Work to be completed:
Reproduce verbatim the line containing "Jelica Speck Profilbild" and every line that follows it through the end of the entries below, omitting all pictures.
=== Record set ===
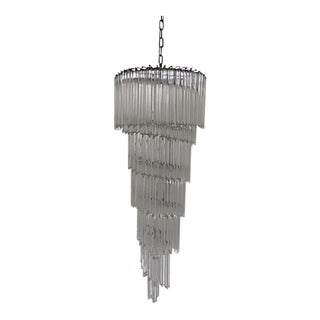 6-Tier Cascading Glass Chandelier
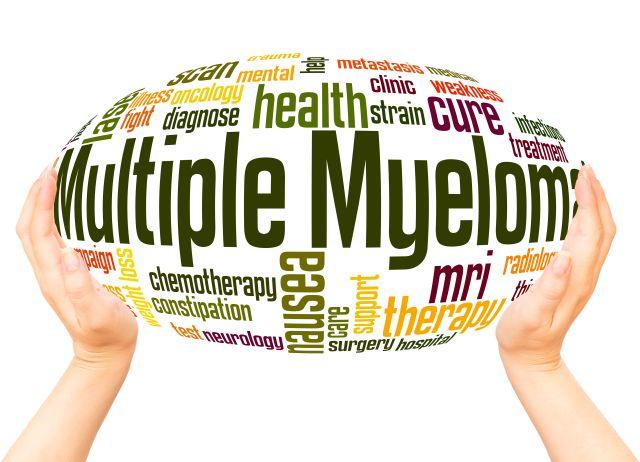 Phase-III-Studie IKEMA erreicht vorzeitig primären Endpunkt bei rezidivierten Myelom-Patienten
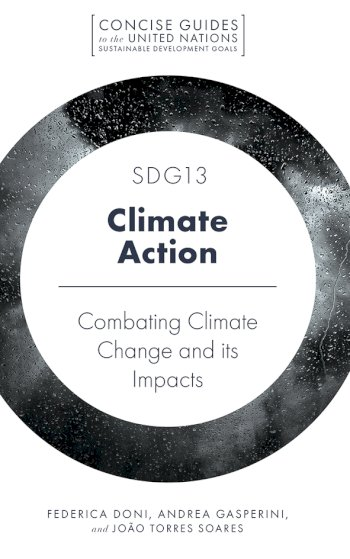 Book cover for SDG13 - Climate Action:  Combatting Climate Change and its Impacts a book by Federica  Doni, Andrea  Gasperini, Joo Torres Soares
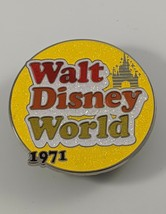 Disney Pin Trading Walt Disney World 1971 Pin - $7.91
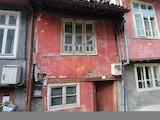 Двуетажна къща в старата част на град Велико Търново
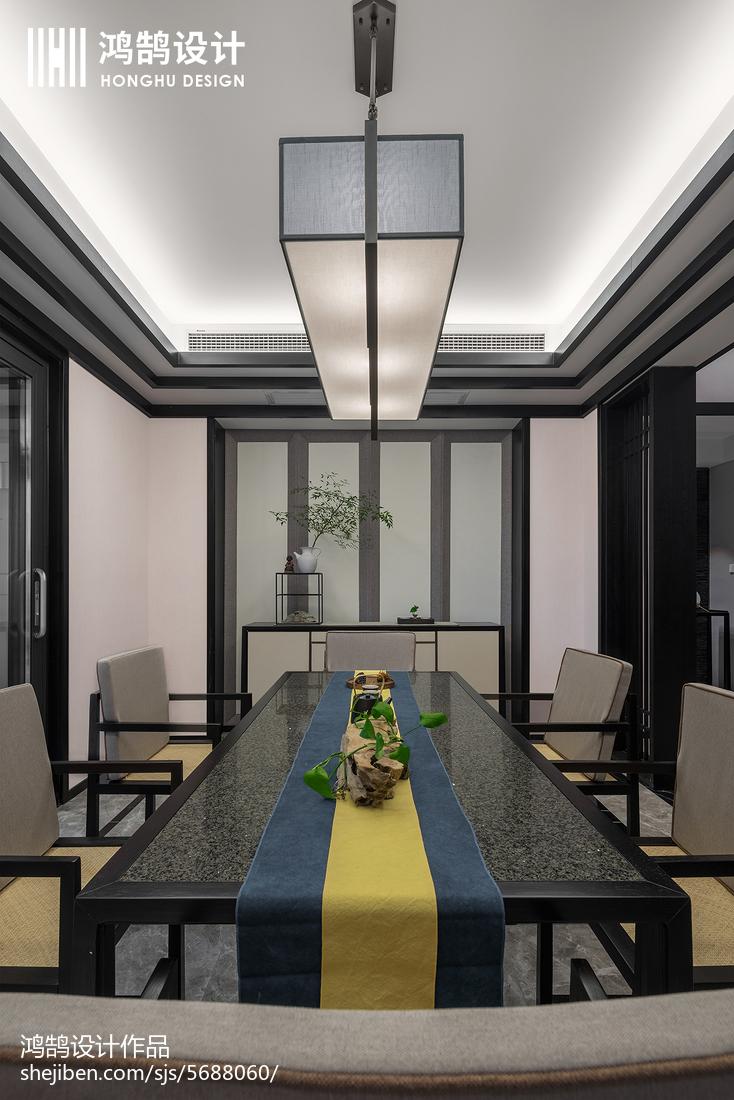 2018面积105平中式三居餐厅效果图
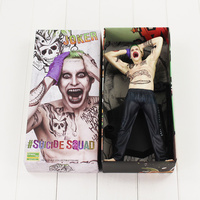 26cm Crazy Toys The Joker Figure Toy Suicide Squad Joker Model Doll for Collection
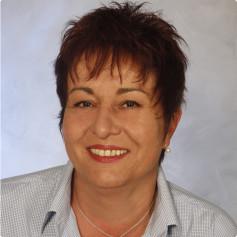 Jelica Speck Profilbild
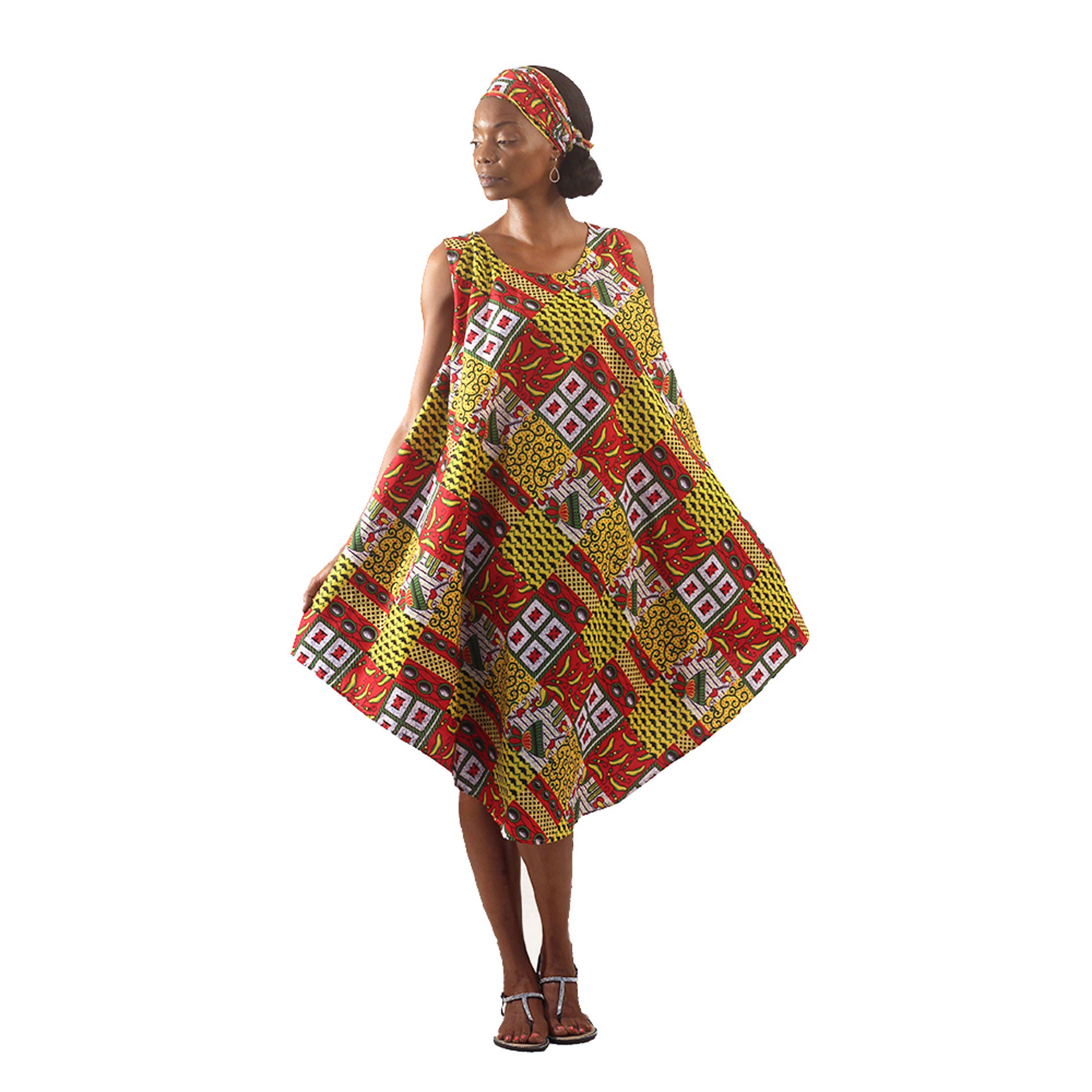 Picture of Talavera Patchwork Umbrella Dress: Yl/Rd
===
Expected output:
 Jelica Speck Profilbild
 Picture of Talavera Patchwork Umbrella Dress: Yl/Rd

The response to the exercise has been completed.